ER stress relief drives ß-cell proliferation

Introduction: Regenerating endogenous pancreatic β-cells is a
potentially curative yet currently elusive strategy for diabetes therapy.
Mimicking the microenvironment of the developing pancreas
and leveraging vascular signals, critical to pancreatic endocrinogenesis,
may promote β-cell regeneration. We aimed to investigate
whether recovery from experimental hypovascularization of the
endocrine pancreas could trigger mouse ß-cell proliferation.
Methods: A doxycycline (DOX)-inducible transgenic mouse
model was used to induce conditional intra-islet hypovascularization.
In this model, VEGF-A signaling within pancreatic islets is
antagonized through ß-cell-specific overexpression of a VEGF-A
decoy receptor, soluble fms-like tyrosine kinase 1 (sFLT1).
Cessation of sFLT1 overexpression was induced by DOX withdrawal.
sFLT1 expression, vessel kinetics, and ß-proliferation
upon DOX treatment and withdrawal were analyzed using
RT-qPCR and immunostainings.

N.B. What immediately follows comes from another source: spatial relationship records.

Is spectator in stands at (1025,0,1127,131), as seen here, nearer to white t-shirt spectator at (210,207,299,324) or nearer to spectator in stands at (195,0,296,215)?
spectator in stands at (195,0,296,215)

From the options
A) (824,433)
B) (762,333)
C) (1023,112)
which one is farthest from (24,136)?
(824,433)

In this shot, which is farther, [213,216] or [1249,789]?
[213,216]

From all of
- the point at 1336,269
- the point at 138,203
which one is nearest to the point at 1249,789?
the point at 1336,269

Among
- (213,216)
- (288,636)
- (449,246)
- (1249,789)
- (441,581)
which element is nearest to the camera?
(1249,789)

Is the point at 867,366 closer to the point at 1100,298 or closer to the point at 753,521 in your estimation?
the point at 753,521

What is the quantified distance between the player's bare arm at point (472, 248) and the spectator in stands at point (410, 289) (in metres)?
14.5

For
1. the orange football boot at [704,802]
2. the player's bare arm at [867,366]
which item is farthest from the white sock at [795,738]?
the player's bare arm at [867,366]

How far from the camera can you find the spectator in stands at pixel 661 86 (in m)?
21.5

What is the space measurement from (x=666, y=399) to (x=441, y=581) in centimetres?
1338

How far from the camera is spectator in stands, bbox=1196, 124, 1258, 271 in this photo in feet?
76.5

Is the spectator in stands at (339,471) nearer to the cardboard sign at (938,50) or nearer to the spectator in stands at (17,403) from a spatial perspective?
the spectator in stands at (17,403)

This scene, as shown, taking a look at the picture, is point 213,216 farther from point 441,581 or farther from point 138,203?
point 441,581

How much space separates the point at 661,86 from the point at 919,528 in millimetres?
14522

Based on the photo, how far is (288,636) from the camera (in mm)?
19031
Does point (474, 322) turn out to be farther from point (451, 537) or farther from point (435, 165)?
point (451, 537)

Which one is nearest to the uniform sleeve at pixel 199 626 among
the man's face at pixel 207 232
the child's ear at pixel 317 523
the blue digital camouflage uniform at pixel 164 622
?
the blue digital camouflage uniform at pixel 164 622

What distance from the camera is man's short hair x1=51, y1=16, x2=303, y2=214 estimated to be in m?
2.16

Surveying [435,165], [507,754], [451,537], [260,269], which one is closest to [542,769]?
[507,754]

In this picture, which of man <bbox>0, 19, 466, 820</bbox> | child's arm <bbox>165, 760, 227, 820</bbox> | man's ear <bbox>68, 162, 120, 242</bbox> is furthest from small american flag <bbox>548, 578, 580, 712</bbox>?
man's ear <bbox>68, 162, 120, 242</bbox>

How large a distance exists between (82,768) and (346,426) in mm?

Single-cell RNA sequencing was
used to investigate the effects on the islet cells’ transcriptome and
perform pathway enrichment analysis. RIP-rtTA;TetO-GFP mice
were studied in parallel to assess the dependency of cell cycle
induction on vessel manipulation. Additionally, the results were
confirmed through in vitro experiments.
Results: Serendipitously, we found that transgene overexpression
in β-cells induces endoplasmic reticulum (ER) stress and that
subsequent relief from this stress stimulated ß-cell proliferation
independent of vessel recovery. Similarly, transient GFP overexpression
in vivo and transient chemical induction of ER stress in
vitro replicated the increased β-cell cycling response.
Conclusions: Our findings highlight the potential side effects
of ER stress due to transgene overexpression in ß-cells and assert
that ER stress relief serves as a potent regenerative stimulus.